Einerseits wird die innerbetriebliche Organisation der Gefährdungsbeurteilung überprüft:

  • Wer ist im Betrieb verantwortlich? Wurden Sicherheitsfachkraft und Betriebsarzt einbezogen? Wurde die Mitarbeitervertretung (Betriebs- oder Personalrat) rechtzeitig einbezogen?
  • Wurden Aufgaben und Verantwortung schriftlich auf Mitarbeiter mit Weisungs- und ggf. Entscheidungsbefugnis übertragen?
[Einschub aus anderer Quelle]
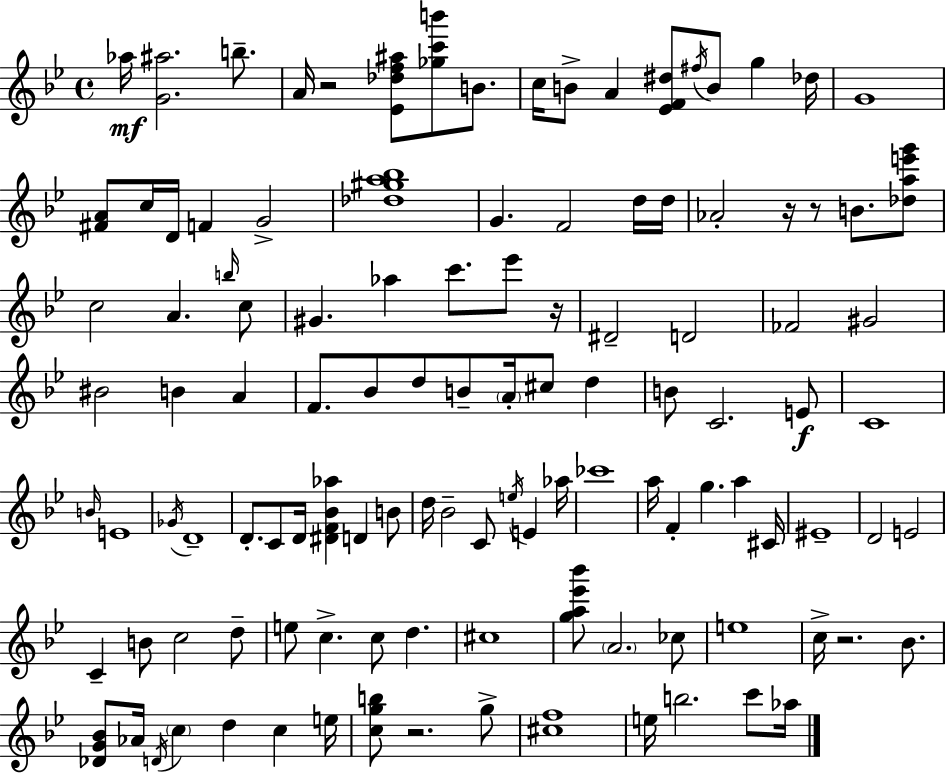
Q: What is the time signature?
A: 4/4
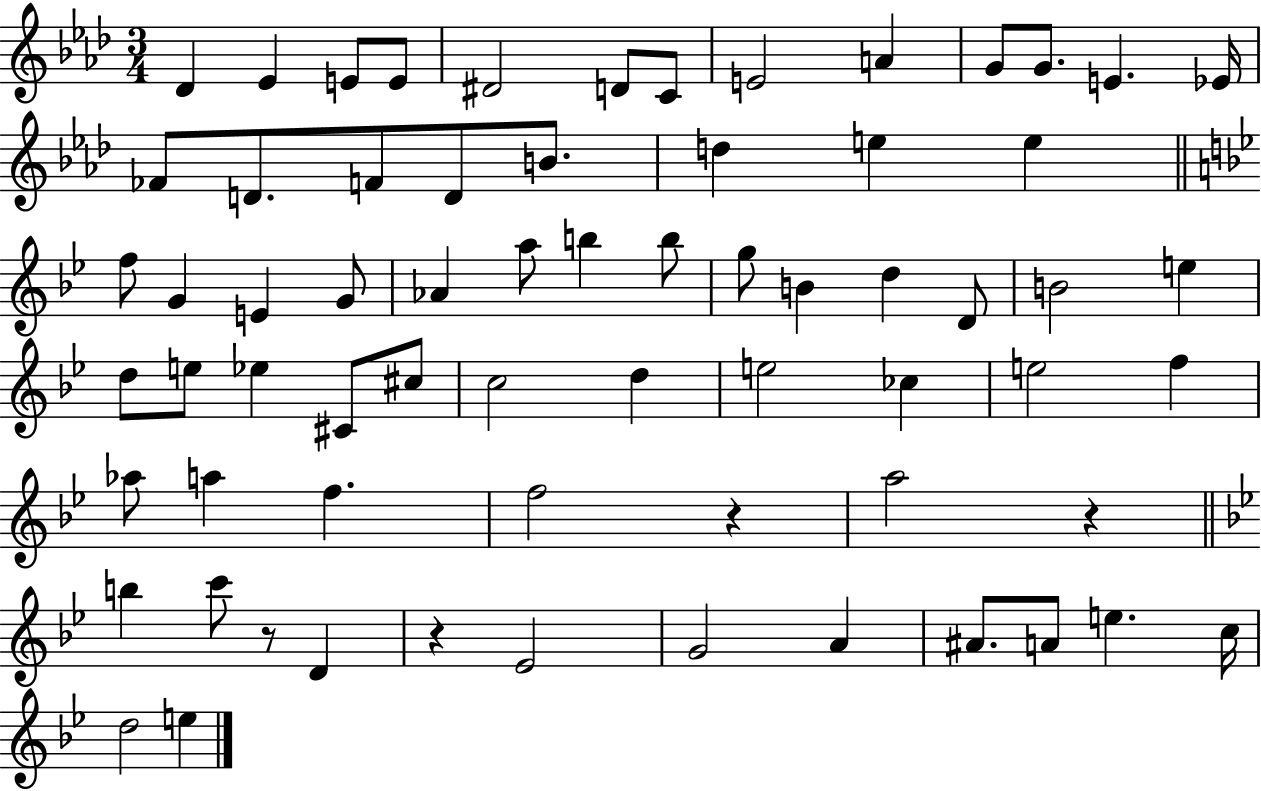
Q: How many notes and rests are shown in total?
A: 67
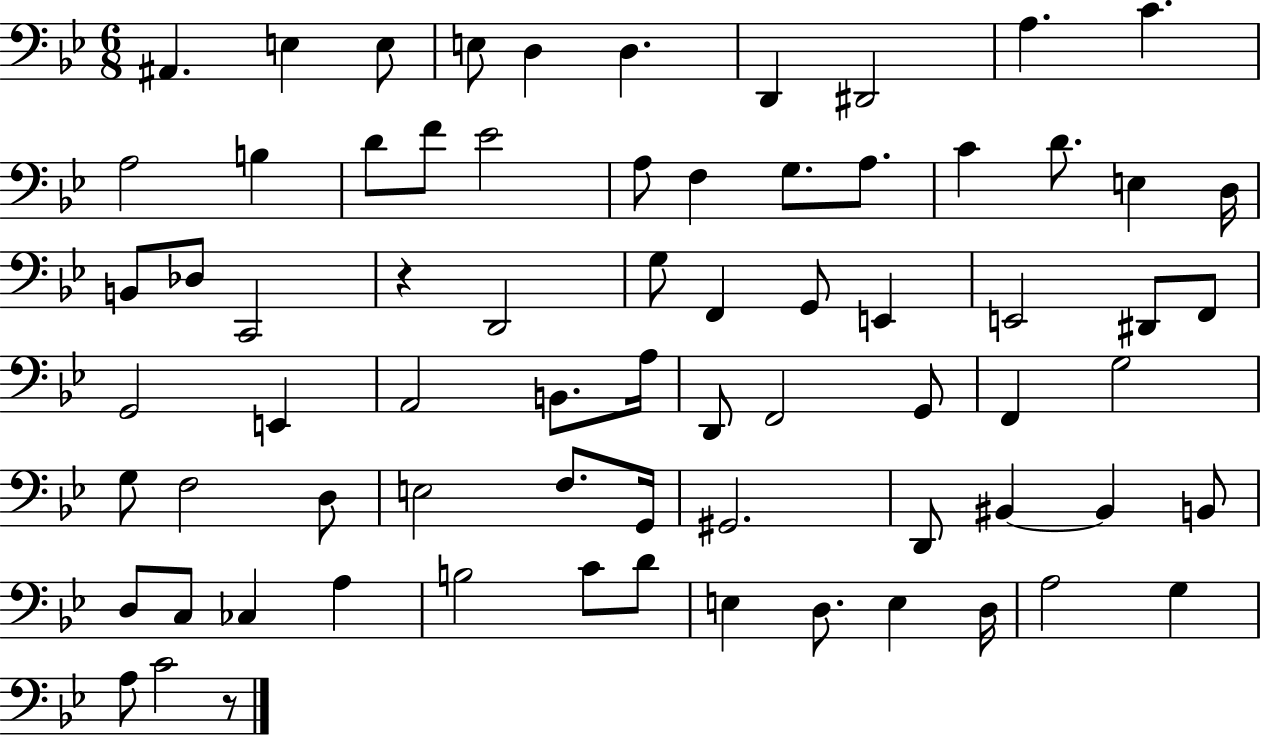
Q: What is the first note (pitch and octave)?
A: A#2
Andererseits kann auch der Ablauf der Gefährdungsbeurteilung selbst überprüft werden. Es müssen alle Vorgaben des Arbeitsschutzgesetzes eingehalten werden. Folgendes wird i. Allg. geprüft:

  • alle Arbeitsplätze/Tätigkeiten im Betrieb sind festgelegt bzw. erfasst,
  • besondere Personengruppen sind berücksichtigt,
  • Tätigkeiten und Arbeitsabläufe, wie z. B. Wartung, Instandhaltung und Reparatur, sind beurteilt,
  • sicherheitsrelevante – einschließlich der ergonomischen – Zusammenhänge zwischen Arbeitsplatz, Arbeitsmittel, Arbeitsverfahren, Arbeitsorganisation, Arbeitsablauf, Arbeitszeit und Arbeitsaufgabe sind beurteilt,
  • auftretende Gefährdungen sind zutreffend ermittelt und beurteilt,
  • Schutzmaßnahmen sind festgelegt,
  • Verantwortliche für die Durchführung der Maßnahmen sind benannt,
  • Fristen für die Umsetzung sind festgelegt,
  • die festgelegten Schutzmaßnahmen entsprechen dem Stand der Technik,
  • die Auswahl der Schutzmaßnahmen entspricht der Rangfolge des § 4 Arbeitsschutzgesetz,
  • die Maßnahmen sind umgesetzt,
  • die Wirksamkeit der umgesetzten Maßnahmen ist geprüft und die Gefährdungen sind beseitigt bzw. minimiert,
  • die Fortschreibung der Gefährdungsbeurteilung ist geregelt.[1]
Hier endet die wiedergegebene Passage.